Bruce A. Thompson, no one appearing.


This controversy involves post-trial disputes which require interpretation of N.J.S.A. 2A:15-5.3, pertaining to entitlement to economic damages and the determination of whether defendants might properly seek contribution from plaintiff on account of their settlement with a co-plaintiff. The court notes the argument that one of the defendants, a corporation, is responsible for the independent contractual positions taken by its now impecunious shareholder on the stated grounds the corporation is the alter ego of the shareholder.

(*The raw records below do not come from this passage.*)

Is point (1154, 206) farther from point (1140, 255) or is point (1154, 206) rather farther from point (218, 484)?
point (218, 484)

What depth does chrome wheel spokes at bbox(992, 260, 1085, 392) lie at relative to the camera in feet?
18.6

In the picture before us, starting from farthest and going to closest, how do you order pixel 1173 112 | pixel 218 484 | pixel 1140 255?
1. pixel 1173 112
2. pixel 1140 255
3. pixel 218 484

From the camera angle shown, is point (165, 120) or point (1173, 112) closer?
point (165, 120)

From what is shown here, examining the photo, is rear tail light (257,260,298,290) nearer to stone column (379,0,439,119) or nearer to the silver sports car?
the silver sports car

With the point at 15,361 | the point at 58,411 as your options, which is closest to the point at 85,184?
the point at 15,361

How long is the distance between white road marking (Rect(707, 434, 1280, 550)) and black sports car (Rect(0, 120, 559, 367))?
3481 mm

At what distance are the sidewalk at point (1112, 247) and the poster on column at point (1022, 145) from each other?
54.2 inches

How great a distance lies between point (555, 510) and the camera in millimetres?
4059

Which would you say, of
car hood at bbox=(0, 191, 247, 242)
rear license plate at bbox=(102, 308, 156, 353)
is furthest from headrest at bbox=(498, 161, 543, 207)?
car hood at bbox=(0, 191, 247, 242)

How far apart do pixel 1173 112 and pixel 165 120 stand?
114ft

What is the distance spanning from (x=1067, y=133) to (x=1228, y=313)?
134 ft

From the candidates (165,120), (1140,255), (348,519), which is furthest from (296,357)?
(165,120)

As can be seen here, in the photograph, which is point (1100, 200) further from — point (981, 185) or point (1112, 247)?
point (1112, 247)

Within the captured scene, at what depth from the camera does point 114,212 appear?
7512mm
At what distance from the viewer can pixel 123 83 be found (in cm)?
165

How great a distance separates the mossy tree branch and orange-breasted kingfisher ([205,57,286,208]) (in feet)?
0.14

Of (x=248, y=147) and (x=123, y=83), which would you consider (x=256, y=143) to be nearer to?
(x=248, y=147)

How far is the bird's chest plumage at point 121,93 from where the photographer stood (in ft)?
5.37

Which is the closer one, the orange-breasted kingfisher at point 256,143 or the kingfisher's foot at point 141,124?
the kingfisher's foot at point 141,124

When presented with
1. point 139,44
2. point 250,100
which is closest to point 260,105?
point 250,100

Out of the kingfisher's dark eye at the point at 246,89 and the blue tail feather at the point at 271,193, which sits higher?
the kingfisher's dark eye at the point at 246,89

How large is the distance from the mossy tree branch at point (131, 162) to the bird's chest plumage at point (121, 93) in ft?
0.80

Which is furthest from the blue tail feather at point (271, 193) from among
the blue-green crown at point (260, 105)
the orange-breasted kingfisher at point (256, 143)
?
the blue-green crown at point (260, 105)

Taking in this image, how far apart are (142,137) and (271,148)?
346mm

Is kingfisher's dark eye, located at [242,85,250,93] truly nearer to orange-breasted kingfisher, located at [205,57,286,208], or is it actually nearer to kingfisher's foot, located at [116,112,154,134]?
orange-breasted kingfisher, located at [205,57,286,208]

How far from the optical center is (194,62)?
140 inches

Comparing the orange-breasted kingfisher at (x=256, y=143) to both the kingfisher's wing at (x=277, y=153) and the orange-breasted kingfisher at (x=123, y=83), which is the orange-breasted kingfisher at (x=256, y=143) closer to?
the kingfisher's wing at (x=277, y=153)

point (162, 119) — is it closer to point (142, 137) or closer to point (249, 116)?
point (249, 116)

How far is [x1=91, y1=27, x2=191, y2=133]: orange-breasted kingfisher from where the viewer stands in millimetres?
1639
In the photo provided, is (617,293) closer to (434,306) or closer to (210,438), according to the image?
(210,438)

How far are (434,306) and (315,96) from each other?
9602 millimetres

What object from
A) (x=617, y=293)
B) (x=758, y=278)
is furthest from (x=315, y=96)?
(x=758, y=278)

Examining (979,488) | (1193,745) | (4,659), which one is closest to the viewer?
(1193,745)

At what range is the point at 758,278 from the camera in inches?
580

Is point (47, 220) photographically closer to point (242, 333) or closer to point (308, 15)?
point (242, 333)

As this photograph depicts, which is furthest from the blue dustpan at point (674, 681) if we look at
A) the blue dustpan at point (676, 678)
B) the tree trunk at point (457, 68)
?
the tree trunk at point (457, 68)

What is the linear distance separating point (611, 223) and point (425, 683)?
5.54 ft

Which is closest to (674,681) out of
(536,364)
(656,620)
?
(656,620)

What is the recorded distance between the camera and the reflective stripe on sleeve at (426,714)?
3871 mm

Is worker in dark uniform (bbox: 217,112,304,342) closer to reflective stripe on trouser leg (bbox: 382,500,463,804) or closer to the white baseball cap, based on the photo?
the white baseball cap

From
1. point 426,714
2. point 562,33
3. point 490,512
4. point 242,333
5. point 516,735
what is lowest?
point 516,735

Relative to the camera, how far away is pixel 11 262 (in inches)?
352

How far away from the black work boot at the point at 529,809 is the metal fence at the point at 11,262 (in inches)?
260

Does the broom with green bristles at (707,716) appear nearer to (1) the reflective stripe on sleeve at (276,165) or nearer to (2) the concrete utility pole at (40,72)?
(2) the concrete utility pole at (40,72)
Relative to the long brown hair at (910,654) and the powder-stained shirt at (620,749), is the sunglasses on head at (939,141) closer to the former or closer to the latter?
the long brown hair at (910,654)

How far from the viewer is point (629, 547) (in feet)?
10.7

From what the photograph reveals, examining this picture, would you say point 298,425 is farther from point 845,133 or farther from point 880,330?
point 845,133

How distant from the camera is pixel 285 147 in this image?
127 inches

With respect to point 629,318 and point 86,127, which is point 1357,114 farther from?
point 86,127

The essential facts underlying this dispute are stated as follows:

William King and Hildegard Bustard were tragically killed in a fire occurring at premises situated in Red Bank, New Jersey. Representatives of the decedents brought suit against Condorp, a New Jersey corporation, Carol Revolinsky, Bruce Thompson (Thompson), Elaine Sourlis, Theodore Sourlis, and Estimate Design Services, a New Jersey corporation, (EDS). Following the summations, immediately prior to the court's charge, defendants settled with representatives of the estate of Bustard, apparently for $150,000. At the close of plaintiff's case, Theodore Sourlis was dismissed from the case upon motion, and ultimately the jury determined Elaine Sourlis was not negligent in any fashion. The jury found that EDS bore 55% of the responsibility for the occurrence of the fire as a result of their substandard electrical work performed some years earlier at a time when the Sourlis defendants owned the premises in question. Thompson was determined to be the owner of the unit and was found to be 17.5% responsible for the extent of the damage and injuries as a result of deficiencies involving the smoke detector in this residential condominium unit. Condorp was determined to be the owner of the unit and similarly was found to be 17.5% responsible for the same underlying reason. Finally, the late William King was found to be 10% responsible for the damage and injuries resulting from the fire as he had caused a smoke detector to be inoperable.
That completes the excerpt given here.